- Exercise A: In the CTW detection tutorial, how many character categories does the detection baseline use?
- Exercise B: Extend the CTW detection tutorial past its final sentence.

- Supplied text:
# CTW dataset tutorial (Part 3: detection baseline)

In this part of the turotial, we will show you:

  - [Framework of detection baseline](#Framework-of-detection-baseline)
  - [Training steps](#Training-steps)
  - [Predicting steps](#Predicting-steps)
  - [Submission format](#Submission-format)
  - [Evaluation API](#Evaluation-API)
  - [Evaluate results locally](#Evaluate-results-locally)
  - [Appendix: Details to the evaluation API](#Appendix:-Details-to-the-evaluation-API)

Notes:

  > This notebook MUST be run under `$CTW_ROOT/tutorial`.
  >
  > All the code SHOULD be run with `Python>=3.4`. We make it compatible with `Python>=2.7` with best effort.

## Framework of detection baseline

We use [YOLOv2](https://pjreddie.com/darknet/yolo/) and slightly modified it, detailed in git commits. We perform a multiscale testing scheme, which is described in our paper.

Follow the classification task, we also limit the number of categories to 1001, i.e., the top 1000 frequent observed character categories and an 'others' category.


## Training steps

Something are similar to classification tutorial, so this tutorial is a little simplified.

To train SSD512 model, just substitute `../detection/` with `../ssd/`.

- Input data:
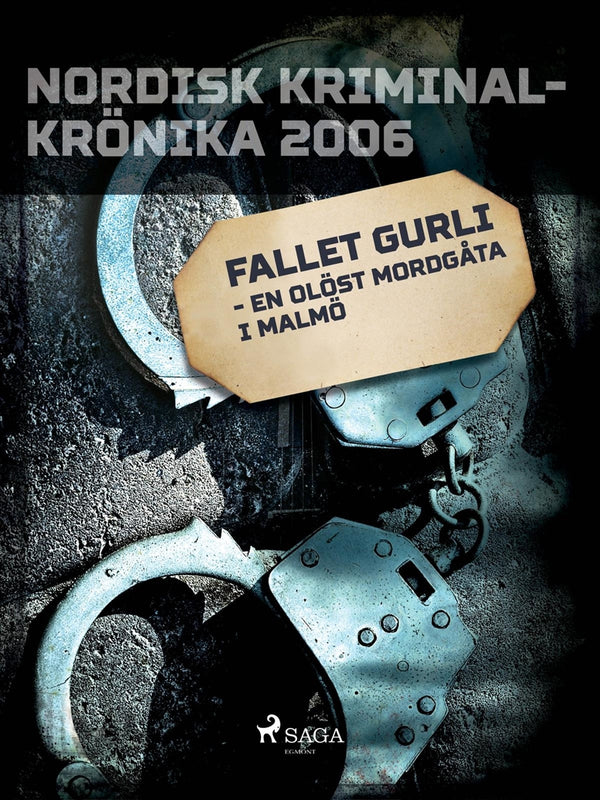 Fallet Gurli - en olöst mordgåta i Malmö – E-bok – Laddas ner-Digitala böcker-Axiell-peaceofhome.se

- Task answer A: 1001: the top 1000 most frequently observed character categories plus an 'others' category.

- Task answer B:
#### Compile darknet and download pre-trained model

Firstly, initialize git submodules. If you have problem initializing submodules, you may manually download darknet and copy it to corresponding directory. Note that we have slightly modified darknet, so you should clone the repository described in `$CTW_ROOT/.gitmodules` and notice its `branch`.

In [None]:
!git submodule update --init --recursive
!cd ../detection/darknet && make -j8
!cd ../detection && if [ ! -f "products/darknet19_448.conv.23" ]; then curl https://pjreddie.com/media/files/darknet19_448.conv.23 -o products/darknet19_448.conv.23; fi

#### Decide categories

Decide which categories are the top 1000 frequent observed character categories, and save to `products/cates.json`.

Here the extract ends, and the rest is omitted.